___ Tekstgedeelte

Toen er midden in de nacht brand uitbrak in het huis van de familie
van Paassen, wist iedereen heelhuids het huis uit de komen, behalve het
8 jarige zoontje dat nog op zijn zolderkamertje zat. Hij stond voor het
raam en riep in paniek om zijn vader. Die schreeuwde naar boven:
"Springen, Johnny, springen!". Maar het kind riep angstig terug:
"ik durf niet, pap, ik zie je niet!" Maar zijn vader riep: "Ik zie jou
wel spring maar, dan vang ik jou op!" De jongen maakte de sprong in het
duister, recht in de sterke armen van zijn vader.
Geloven dat is ook steeds zo'n sprong in het duister. Niet zien en toch
geloven hoorden we in het evangelie, maar wat is echt geloven eigenlijk?
Als we tegen iemand zeggen: Ik geloof je, dan betekent dat: ik neem
jouw woorden voor waar aan. Deze vorm van geloven is in onze tijd al
moeilijk genoeg, want helaas kun je niet iedereen zomaar op zijn
woorden geloven.
Als ik tegen iemand zeggen: ik geloof in jou, dan gaat dat veel verder
dan het aanvaarden van woorden. In iemand geloven is: je vertrouwen
schenken aan heel die mens,
met hem of haar in zee willen gaan, durven gaan,
ook als je niet weet waar je uit komt, ook als je zelf niet helder zien
kunt waar het naartoe moet, maar je doet het omdat je die ander
vertrouwt.
Dit geloven in iemand is nog veel moeilijker
dan een ander op zijn woorden geloven.

______
___ Vermeld materiaal

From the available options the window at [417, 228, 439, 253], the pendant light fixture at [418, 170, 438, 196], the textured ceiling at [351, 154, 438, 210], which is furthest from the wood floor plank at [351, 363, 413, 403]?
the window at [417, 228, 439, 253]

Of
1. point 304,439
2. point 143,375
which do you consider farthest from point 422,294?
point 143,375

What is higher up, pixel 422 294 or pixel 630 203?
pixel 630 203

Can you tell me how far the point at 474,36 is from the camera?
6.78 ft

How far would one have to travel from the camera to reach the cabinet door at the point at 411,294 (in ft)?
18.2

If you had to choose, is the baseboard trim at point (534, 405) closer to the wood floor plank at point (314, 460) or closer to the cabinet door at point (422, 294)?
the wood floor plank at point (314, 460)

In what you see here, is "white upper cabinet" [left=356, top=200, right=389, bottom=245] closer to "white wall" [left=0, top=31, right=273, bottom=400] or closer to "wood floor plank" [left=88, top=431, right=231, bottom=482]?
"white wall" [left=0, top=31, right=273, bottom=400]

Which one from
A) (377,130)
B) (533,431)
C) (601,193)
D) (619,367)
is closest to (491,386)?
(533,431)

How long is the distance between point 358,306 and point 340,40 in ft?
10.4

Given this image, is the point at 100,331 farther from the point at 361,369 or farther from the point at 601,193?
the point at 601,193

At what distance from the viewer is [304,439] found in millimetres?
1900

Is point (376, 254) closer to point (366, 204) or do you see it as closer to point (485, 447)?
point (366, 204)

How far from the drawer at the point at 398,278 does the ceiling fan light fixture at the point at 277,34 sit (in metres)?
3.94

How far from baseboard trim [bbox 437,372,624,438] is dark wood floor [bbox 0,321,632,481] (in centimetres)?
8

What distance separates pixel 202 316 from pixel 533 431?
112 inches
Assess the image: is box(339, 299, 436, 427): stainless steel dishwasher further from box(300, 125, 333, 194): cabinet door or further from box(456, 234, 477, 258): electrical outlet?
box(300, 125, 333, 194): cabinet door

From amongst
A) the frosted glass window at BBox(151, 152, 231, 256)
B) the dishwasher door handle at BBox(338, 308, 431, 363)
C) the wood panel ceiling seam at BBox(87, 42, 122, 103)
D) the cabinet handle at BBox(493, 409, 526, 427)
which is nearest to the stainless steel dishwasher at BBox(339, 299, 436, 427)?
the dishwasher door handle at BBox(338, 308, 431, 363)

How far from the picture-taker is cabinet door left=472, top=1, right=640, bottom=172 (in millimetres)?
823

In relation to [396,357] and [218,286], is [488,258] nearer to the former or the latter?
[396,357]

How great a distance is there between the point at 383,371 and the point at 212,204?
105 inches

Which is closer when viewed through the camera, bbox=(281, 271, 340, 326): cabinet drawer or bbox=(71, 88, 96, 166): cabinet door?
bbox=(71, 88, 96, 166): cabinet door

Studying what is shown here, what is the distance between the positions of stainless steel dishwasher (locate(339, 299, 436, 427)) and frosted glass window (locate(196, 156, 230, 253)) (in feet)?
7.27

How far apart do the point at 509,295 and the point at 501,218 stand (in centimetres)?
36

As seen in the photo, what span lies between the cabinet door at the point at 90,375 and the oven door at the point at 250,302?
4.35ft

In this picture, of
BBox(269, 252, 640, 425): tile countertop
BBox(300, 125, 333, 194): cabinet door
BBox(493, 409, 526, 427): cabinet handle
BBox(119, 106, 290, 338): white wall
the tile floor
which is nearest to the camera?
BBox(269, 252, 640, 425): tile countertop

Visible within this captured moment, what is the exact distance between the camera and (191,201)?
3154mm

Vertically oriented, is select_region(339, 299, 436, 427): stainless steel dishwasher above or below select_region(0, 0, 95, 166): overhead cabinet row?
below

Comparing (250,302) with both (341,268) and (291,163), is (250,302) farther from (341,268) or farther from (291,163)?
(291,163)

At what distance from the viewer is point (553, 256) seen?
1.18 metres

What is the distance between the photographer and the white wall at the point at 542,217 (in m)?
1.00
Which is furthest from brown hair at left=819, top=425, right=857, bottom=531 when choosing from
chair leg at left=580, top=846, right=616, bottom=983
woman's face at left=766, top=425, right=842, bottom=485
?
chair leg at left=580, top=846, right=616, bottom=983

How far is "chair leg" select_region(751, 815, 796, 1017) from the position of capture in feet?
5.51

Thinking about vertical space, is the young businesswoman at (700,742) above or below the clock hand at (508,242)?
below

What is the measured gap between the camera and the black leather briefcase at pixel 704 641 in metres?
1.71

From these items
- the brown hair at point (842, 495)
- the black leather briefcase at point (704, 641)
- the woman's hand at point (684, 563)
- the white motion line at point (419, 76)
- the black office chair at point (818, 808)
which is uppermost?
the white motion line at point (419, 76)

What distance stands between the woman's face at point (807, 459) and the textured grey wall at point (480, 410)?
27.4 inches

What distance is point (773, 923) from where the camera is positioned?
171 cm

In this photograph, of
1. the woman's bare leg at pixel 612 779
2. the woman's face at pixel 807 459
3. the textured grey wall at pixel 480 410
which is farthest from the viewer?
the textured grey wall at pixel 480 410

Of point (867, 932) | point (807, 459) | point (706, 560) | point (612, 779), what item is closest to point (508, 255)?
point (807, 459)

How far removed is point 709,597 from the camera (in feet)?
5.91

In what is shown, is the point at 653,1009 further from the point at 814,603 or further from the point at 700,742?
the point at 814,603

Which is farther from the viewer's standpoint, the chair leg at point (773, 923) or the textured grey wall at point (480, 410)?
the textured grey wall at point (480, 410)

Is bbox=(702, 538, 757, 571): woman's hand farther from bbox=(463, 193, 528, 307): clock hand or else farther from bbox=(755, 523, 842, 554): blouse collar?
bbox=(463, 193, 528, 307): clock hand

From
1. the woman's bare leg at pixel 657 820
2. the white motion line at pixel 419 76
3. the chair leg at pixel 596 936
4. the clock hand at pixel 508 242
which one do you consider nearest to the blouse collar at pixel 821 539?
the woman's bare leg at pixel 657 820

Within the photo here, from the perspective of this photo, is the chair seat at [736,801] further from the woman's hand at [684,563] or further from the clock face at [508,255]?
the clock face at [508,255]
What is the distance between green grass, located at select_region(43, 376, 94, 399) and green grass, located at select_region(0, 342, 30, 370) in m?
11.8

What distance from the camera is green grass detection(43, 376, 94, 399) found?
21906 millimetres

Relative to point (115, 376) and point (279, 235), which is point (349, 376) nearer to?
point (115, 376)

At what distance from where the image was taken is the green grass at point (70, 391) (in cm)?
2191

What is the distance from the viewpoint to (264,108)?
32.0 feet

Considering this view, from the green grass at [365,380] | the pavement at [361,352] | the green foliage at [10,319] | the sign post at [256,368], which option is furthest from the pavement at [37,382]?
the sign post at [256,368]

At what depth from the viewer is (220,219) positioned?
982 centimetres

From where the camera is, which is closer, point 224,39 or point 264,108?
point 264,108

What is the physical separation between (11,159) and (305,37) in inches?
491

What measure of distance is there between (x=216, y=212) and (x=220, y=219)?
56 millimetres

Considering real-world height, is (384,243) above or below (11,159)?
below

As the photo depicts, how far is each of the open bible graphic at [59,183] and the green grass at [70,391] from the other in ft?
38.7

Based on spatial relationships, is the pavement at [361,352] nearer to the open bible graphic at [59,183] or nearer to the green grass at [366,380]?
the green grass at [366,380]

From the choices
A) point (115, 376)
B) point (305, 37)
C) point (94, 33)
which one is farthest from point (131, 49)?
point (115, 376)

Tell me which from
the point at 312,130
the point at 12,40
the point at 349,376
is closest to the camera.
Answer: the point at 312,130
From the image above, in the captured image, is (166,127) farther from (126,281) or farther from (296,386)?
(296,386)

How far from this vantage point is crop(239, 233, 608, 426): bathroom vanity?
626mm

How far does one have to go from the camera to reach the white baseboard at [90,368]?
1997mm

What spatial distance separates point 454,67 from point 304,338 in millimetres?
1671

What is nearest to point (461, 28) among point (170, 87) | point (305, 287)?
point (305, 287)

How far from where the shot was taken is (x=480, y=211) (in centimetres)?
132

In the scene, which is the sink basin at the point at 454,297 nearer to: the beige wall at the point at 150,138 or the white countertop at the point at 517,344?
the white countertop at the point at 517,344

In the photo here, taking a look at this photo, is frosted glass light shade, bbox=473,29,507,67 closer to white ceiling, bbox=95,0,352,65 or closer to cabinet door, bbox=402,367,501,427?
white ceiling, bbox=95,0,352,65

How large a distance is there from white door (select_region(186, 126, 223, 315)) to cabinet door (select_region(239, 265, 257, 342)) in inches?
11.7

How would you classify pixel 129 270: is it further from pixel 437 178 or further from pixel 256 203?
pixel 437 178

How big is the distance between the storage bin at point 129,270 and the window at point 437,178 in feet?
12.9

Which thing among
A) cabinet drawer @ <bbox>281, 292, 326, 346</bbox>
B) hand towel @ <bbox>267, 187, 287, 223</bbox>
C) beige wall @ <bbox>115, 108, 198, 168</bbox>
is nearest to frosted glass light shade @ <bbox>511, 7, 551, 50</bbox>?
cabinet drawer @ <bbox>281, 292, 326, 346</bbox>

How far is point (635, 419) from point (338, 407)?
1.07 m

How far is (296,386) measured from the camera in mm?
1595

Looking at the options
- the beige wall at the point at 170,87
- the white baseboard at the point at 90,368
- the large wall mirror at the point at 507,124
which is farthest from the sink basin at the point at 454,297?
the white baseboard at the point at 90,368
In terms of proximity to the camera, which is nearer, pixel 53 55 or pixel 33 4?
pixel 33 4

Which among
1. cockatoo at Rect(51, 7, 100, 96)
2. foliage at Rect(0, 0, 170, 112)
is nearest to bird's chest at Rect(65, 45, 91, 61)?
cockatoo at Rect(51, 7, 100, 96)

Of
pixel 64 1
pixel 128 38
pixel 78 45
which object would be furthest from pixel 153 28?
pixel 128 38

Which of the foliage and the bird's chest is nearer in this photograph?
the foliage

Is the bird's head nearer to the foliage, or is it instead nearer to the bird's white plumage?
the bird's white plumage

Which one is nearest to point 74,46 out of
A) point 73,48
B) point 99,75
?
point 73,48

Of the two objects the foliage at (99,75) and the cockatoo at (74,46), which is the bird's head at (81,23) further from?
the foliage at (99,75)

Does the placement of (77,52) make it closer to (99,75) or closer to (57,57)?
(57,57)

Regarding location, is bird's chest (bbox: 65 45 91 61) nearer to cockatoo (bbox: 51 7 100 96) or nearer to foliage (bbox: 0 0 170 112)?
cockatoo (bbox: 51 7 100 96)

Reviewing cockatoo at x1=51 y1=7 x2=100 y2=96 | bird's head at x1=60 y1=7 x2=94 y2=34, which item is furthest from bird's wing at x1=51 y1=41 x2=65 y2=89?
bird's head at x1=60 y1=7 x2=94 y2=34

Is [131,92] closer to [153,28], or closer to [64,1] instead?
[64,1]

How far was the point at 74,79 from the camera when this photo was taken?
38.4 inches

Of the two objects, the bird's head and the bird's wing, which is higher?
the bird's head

______

— Opdracht —
Hoe oud was het zoontje dat tijdens de brand nog op zijn zolderkamertje zat, volgens het tekstgedeelte? Het materiaal staat los van het tekstgedeelte.

— Antwoord —
Hij was acht jaar oud.